#### Elenco dei compiti
1. Secondo il brano scelto, da che cosa è trainato il carro guidato da Ciccibbacco?
2. Indica se ciascuna affermazione concorda con il brano scelto, rispondendo sì o no e citando le parole decisive del brano: (a) le blatte potrebbero davvero prosciugare un corpo umano; (b) il termine scarrafone deriva dal latino scarabaeu(m); (c) i buoi che trainano il carro sono trottatori.

1.PARÉ CA S’’O ZÚCANO ‘E SCARRAFUNE
Ad litteram: Sembrare che lo suggono gli scarafaggi.
Va da sé che si tratta di un’enfatizzazione, non di un fatto
reale; si tratta di una divertita presa in giro fatta nei confronti di soggetti
tanto smunti, macilenti, sciupati, patiti, scavati, smagriti e rinsecchiti
d’apparire quasi del tutto asciutti dei proprî umori vitali iperbolicamente
succhiati da degli scarafaggi. Nella realtà ciò non è assolutamente possibile
in quanto, pur essendo vero che le blatte sono avide di liquidi, non avrebbero
mai possibilità o modo di prosciugare un corpo umano!
zúcano voce verbale (3ªpers. pl.) ind. pres. dell’infinito
zucare = suggere, succhiare,aspirare i succhi; voce dal lat. *sucare denominale
del lat. sucus con il consueto passaggio della fricativa dentale sorda (s)
all'affricata alveolare sorda (z);
scarrafune/i s.vo m.le pl.metafonetico del sg. scarrafone =
blatta, scarafaggio; l’etimo di scarrafone è dal lat. scarabaeu(m) + il suff.
accrescitivo one e con il passaggio di influsso osco della consonante occlusiva
bilabiale sonora (b) alla consonante fricativa labiodentale sorda (f) cfr.
enfrice← lat. imbrice(m), runfà← dal gr. rhómbos, scrofola← lat. scrobula(m).
2.PARÉ CICCIBBACCO ‘NCOPP’ Â VÓTTA
Alla lettera: Sembrare Ciccibbacco sulla botte. Ironico,
colorito riferimento a chi non si lascia turbare da niente e nessuno e persegue
il suo fine indifferente a tutto ciò che gli accada intorno; con l’espressione
si prende a modello una tipica figurina presepiale: il mitico guidatore (cui la
tradizione popolare assegnò l’intraducibile nome di Ciccibbacco) di un carro
trainato da una pariglia di buoi, carro usato per il trasporto di botti di
vino, sulle cui botti trionfalmente assiso il panciuto conducente con
esasperata lentezza (i buoi non son trottatori ed il peso delle botti piene si
fa sentire e rallenta il cammino…) ed incurante sia dell’evento natalizio che
della folla dei pastori, folla che incolonnata si reca alla santa grotta, tira
innanzi per la sua via deciso a portare a termine la lucrosa consegna delle
botti alle rivendite sue clienti.

#### Materiale raccolto

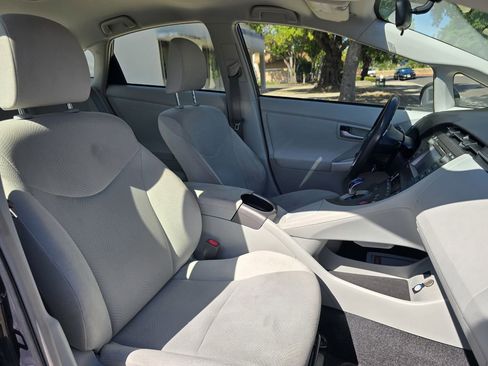 Used 2014 Toyota Prius Three FWD image 14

#### Risposte ai compiti
1. Da una pariglia di buoi.

2.
(a) No: "non avrebbero mai possibilità o modo di prosciugare un corpo umano".
(b) Sì: "l’etimo di scarrafone è dal lat. scarabaeu(m)".
(c) No: "i buoi non son trottatori".